De acordo com a PF, uma empresa mantida pelo mesmo grupo familiar fraudou contratos firmados com as empresas do grupo e o ministério, desde 2002. Eles já receberam mais de R$ 400 milhões. A maior parte dos contratos irregulares estão voltados à execução de eventos culturais e de publicidade superfaturados e/ou com inexecução parcial.
De acordo com o delegado federal Renato Madsen, as empresas que são alvo da operação de hoje são investigadas pela criação de empresas de fachada. "Eles criaram empresas sem fins lucrativos para dificultar a investigação do TCU. Queremos investigar até que ponto esse esquema partiu do sistema S daqui e reverberou em outros estados", afirmou.
"A investigação começou há alguns anos, a partir de uma empresa que estava recebendo grande parte de recursos para eventos culturais.

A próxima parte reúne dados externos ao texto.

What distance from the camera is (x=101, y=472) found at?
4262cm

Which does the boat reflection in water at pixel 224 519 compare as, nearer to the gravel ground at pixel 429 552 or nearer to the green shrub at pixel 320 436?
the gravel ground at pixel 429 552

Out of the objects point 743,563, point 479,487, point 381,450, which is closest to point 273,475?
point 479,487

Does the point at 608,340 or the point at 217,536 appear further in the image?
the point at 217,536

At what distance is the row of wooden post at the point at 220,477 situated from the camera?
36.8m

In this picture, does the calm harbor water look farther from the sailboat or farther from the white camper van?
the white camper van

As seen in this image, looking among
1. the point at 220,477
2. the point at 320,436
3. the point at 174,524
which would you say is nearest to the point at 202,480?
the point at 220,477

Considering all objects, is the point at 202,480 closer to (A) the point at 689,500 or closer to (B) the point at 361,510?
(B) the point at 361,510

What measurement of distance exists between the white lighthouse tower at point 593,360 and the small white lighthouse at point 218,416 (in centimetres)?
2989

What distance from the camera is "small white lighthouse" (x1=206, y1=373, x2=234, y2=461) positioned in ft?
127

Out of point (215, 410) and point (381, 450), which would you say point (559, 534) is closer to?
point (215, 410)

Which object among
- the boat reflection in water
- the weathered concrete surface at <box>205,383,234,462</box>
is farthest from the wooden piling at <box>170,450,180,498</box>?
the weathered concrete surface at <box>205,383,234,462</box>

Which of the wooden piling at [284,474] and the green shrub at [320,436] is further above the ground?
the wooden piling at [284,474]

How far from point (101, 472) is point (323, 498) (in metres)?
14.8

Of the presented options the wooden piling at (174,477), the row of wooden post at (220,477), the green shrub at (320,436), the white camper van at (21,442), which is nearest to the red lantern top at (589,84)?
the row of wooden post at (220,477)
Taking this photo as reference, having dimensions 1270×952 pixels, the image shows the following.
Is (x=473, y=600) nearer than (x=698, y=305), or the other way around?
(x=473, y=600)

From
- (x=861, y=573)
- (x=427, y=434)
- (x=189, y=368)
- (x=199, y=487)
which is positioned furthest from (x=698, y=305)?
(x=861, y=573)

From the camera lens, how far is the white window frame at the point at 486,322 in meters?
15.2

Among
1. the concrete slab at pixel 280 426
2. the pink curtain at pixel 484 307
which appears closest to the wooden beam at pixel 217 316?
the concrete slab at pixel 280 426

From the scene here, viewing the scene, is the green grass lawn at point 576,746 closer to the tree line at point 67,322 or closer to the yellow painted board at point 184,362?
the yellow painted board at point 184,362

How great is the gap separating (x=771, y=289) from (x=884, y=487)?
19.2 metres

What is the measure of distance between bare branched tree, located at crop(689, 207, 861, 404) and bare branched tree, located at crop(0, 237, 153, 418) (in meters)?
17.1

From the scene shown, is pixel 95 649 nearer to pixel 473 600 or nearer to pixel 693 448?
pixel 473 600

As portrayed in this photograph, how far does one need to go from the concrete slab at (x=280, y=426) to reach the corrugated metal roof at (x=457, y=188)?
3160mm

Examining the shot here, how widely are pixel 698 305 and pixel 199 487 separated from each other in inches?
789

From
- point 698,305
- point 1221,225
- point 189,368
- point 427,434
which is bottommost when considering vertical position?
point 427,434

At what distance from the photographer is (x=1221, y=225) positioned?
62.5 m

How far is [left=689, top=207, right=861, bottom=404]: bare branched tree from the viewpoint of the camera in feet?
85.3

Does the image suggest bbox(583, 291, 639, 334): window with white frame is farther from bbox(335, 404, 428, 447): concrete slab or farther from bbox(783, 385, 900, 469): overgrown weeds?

Percebeu-se que esses valores estavam superfaturados e que foram criadas empresas de fachada. Conseguimos identificar também que o dinheiro não era destinado totalmente a essas produções culturais", afirma o delegado Renato Madsen, da Polícia Federal.
Os recursos eram desviados posteriormente para a empresa de direito privado sem fins lucrativos. Robson assumiu a presidência da CNI em 2010, sendo reeleito em 2014 e 2018. O mandato dele a frente da entidade tem validade até 2022. Ele foi um dos primeiros a serem presos pelas equipes policiais.
O nome da operação se deve a um dos festivais realizados pelo Sesi, o Bonecos do Mundo, idealizado por Lina Rosa Gomes. Ela é um dos alvos de prisão da Operação Fantoche.